Estate of Dunia v. Commissioner
(T.C. Memo. 2004-123, 5-20-04)

 Crummey Powers

It is possible to fund a generation-skipping trust with life insurance, but anyone who intends to do so should be aware of a critical pitfall. Generally, life insurance trusts grant the beneficiaries Crummey powers to allow transfers to the trust to qualify for the gift tax annual exclusion. A Crummey power is a temporary right granted to a trust beneficiary to withdraw property gifted to the trust. The beneficiary must be notified of the gift and the Crummey power, which lapses after a certain period. Without this power, the gift of life insurance would not be a gift of a present interest to the trust beneficiaries, and would therefore not qualify for the annual exclusion.

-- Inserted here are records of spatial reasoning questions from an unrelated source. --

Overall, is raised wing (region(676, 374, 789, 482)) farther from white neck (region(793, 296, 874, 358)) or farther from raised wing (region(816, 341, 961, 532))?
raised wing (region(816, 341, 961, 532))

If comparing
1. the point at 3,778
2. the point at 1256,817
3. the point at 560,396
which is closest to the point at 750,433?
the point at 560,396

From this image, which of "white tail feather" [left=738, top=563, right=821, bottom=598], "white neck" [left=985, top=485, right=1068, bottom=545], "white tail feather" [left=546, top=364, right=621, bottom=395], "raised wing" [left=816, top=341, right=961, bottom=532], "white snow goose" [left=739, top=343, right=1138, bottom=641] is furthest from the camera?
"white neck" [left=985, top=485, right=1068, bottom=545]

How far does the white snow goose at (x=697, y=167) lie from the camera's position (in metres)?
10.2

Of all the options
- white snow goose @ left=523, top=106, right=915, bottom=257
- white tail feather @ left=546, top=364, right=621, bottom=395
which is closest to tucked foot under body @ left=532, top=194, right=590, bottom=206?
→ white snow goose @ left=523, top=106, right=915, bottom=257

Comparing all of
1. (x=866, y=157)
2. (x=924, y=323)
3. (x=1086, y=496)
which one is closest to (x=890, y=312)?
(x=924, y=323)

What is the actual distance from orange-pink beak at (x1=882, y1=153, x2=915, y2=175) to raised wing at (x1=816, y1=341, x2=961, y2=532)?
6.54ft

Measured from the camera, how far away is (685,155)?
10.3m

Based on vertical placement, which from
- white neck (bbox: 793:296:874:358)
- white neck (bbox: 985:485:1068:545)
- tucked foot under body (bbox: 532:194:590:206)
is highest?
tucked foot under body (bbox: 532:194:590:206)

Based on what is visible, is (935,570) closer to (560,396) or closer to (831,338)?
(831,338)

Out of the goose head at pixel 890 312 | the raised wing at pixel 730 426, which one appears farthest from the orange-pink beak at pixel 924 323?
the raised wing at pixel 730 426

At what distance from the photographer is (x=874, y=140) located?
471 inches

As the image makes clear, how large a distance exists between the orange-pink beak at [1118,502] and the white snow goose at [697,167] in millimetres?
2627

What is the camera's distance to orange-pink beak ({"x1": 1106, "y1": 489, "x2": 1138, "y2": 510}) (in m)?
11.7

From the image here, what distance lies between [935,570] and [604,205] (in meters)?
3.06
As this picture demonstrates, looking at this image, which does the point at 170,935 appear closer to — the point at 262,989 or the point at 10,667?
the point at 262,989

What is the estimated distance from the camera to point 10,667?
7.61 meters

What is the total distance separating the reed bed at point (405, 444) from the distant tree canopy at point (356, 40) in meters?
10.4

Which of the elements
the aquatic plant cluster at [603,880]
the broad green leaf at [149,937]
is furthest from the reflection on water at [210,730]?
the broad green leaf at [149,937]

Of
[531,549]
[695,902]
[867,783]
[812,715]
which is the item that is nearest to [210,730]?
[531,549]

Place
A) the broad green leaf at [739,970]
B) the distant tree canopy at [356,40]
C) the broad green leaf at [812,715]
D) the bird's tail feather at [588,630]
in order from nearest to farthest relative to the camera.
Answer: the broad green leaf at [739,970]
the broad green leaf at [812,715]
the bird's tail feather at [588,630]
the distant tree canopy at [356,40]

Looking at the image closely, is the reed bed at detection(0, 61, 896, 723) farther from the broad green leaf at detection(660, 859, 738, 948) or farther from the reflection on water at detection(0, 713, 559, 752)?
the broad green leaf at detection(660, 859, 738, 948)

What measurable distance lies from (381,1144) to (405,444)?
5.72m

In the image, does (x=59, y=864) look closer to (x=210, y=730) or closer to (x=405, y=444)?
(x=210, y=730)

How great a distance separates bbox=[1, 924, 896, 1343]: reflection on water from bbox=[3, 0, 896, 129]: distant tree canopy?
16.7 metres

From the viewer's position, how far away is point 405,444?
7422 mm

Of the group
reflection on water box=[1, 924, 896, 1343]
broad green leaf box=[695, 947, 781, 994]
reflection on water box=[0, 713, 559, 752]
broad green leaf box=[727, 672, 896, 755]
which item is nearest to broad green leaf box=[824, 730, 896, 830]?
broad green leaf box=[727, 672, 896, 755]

The problem is that the lapse of a Crummey right could be considered a taxable release of a general power of appointment. In other words, unless the power is structured correctly, the beneficiary might make a taxable gift by allowing the power to lapse. This would cause a portion of the trust to be included in the beneficiary’s estate. A generation skipping insurance trust, in order to be effective, must be drafted to avoid this situation.

Section 2041(e) provides a safe harbor of $5,000 or 5% of the trust principal (the “five-and-five” safe harbor). So, limiting the gift to $5,000 per year will generally allow the Crummey power to lapse without a taxable release by the beneficiary. But if the grantor intends to take full advantage of gift tax annual exclusions ($11,000 per year per recipient) for transfers to the trust, he or she could use a “hanging power.”

The “hanging power” technique uses the entire $11,000 exclusion, granting the beneficiary the temporary right to withdraw that amount. But when that power lapses, only the amount that can be covered by the five-and-five safe harbor is allowed to lapse. The power to withdraw the remaining amount “hangs” until the next year, and does not lapse until the five-and-five safe harbor is no longer used to cover other lapsing powers.